To ask Her Majesty's Government what assessment they have made of progress towards (1) reducing litter, and (2) reducing litter in (a) the countryside, and (b) on the seashore.

Answered on

12 April 2021

We published the Litter Strategy for England in April 2017, setting out our aim to deliver a substantial reduction in litter and littering within a generation. Annual reports of progress with delivery of the Litter Strategy can be found at gov.uk.

We have also published a “litter dashboard” which explains the Government’s approach to understanding the extent of litter and littering in England. The dashboard is available at gov.uk.

The latest Litter Strategy annual report and litter dashboard have been delayed due the COVID-19 pandemic.

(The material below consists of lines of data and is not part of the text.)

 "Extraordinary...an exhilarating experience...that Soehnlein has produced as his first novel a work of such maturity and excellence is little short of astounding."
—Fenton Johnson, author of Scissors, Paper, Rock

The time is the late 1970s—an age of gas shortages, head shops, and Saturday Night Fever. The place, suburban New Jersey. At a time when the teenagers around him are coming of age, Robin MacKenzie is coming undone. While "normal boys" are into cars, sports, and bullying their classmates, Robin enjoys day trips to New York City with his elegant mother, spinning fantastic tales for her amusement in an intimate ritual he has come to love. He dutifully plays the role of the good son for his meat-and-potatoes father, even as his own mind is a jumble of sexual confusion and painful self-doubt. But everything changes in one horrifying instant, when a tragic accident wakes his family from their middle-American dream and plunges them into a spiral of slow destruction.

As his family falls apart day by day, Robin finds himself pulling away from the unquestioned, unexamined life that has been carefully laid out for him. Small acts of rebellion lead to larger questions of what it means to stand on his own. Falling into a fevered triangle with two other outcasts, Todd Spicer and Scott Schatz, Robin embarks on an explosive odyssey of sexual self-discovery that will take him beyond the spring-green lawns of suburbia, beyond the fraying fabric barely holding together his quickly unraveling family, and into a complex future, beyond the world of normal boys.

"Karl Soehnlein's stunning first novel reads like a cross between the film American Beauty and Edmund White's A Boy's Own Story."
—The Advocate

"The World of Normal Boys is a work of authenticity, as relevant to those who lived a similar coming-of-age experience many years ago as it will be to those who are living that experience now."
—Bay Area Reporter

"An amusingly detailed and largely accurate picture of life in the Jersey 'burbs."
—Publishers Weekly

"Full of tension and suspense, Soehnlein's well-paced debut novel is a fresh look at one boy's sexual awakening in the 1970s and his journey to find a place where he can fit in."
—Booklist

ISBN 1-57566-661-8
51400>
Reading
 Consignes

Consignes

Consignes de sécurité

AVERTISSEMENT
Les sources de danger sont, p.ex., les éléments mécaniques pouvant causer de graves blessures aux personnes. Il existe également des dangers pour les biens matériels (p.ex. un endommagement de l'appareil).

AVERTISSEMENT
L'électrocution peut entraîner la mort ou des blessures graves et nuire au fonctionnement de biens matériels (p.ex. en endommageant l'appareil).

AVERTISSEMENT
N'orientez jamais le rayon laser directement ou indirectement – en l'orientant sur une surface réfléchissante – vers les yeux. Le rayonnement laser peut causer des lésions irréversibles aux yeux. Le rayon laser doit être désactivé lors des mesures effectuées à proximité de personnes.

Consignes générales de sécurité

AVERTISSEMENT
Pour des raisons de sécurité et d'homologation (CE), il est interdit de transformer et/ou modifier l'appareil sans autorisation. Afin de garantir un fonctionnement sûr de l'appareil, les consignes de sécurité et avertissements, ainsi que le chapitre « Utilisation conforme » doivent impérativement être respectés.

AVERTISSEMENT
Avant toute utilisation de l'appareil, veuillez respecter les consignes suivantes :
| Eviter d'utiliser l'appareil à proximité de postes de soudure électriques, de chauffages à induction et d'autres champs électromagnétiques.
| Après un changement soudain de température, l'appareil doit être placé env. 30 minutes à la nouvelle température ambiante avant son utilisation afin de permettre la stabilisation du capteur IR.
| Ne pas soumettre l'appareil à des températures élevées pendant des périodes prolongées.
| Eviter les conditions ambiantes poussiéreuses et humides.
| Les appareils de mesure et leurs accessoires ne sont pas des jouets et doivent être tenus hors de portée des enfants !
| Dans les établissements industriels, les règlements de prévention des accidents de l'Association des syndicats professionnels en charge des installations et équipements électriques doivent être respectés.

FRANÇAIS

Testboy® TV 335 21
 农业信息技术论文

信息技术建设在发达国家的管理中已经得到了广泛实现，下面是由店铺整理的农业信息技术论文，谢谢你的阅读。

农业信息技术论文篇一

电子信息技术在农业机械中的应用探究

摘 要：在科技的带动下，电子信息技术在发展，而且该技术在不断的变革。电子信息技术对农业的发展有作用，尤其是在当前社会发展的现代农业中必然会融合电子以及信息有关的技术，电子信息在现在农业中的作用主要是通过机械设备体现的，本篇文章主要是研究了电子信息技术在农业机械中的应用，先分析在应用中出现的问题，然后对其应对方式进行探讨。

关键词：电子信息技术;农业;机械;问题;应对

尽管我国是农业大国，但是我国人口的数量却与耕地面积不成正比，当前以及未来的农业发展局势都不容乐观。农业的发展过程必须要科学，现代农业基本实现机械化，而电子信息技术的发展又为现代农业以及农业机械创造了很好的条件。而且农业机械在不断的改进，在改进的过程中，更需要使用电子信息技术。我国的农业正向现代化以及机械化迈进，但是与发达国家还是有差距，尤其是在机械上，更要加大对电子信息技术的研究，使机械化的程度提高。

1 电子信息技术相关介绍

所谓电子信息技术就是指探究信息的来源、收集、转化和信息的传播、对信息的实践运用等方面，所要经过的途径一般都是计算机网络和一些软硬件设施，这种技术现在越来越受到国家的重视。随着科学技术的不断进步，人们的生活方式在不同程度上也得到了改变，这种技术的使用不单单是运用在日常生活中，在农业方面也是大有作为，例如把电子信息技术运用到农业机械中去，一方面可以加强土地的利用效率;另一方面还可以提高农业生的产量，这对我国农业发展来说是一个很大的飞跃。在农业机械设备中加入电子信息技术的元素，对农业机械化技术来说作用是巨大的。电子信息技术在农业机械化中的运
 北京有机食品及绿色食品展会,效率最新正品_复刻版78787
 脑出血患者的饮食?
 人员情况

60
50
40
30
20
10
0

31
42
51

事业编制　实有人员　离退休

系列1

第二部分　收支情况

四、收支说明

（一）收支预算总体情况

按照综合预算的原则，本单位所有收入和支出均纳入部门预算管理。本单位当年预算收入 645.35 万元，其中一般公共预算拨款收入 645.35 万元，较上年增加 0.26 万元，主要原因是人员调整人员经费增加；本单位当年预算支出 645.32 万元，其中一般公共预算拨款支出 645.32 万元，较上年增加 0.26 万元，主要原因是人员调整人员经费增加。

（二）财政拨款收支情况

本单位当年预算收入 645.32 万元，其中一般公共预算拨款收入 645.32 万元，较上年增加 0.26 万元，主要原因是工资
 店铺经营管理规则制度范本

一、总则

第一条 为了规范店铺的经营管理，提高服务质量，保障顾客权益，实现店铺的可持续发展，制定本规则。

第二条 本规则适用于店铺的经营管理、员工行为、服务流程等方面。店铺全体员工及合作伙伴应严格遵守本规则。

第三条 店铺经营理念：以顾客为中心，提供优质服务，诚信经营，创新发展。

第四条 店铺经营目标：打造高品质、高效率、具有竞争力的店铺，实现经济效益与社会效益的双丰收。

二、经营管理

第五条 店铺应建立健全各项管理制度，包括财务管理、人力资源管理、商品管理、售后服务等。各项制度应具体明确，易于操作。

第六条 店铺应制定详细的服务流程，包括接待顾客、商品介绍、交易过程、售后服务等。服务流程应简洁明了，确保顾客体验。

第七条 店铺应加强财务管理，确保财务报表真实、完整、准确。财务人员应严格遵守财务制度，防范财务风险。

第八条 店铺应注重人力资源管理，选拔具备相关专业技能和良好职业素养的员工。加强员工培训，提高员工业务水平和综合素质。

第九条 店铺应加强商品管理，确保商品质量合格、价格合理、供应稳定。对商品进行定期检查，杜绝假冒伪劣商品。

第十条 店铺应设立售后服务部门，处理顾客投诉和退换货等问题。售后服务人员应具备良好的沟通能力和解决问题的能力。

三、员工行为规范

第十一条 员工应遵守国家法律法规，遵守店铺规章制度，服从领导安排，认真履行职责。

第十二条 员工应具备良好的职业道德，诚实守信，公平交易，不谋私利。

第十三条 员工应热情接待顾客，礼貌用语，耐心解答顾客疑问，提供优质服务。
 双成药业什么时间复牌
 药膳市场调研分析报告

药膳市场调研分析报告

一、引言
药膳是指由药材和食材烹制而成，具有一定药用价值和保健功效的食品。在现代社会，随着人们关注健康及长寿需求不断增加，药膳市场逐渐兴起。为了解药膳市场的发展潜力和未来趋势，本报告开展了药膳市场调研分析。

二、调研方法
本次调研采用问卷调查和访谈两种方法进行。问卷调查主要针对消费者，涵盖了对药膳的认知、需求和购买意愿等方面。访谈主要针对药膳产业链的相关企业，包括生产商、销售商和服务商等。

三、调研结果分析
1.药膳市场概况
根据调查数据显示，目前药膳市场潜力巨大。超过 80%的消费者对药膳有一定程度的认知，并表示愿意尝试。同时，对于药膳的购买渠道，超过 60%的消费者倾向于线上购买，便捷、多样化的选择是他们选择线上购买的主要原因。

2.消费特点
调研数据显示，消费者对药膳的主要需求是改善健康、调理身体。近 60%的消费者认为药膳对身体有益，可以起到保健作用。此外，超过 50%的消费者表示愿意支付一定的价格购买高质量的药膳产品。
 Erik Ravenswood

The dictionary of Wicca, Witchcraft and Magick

Our latest study of litter composition in the UK, carried out by Keep Britain Tidy, is attached.

There has been an increase in number of visitors accessing the countryside since lockdown restrictions were first introduced last year. We know that people’s health, wellbeing and resilience can be improved and strengthened by spending time in the natural environment. We are clear, however, that everyone should follow the recently updated Countryside Code, which is available on gov.uk. A key part of government strategy is to get clear and consistent messages to the media, which highlight the problem and promote better behaviour in the countryside and encourage a partnership response.

In response to COVID-19, Defra has developed a ‘Respect the Outdoors’ campaign to encourage people to follow the Countryside Code and to highlight the impacts of littering. We also supported, and provided funding for, Keep Britain Tidy’s Love Parks campaign, which encouraged people to treat our parks with respect. Preliminary evaluation of these campaigns indicates that they had a positive influence on the target audience’s intended disposal of PPE litter, with anecdotal reports from local authorities that the intervention resulted in a markedly beneficial outcome.

Plastic pollution is one of the biggest challenges facing the marine environment today with plastic pollution found on coastlines accounting for 5% of the plastic that litters the ocean, according to EUNOMIA. Defra funds the Marine Conservation Society to record litter from sections of our coast which helps us to monitor the levels and trends of plastic pollution across several years. As the majority of ocean plastic pollution originates on land our efforts have focussed on preventing plastic entering the ocean in the first place.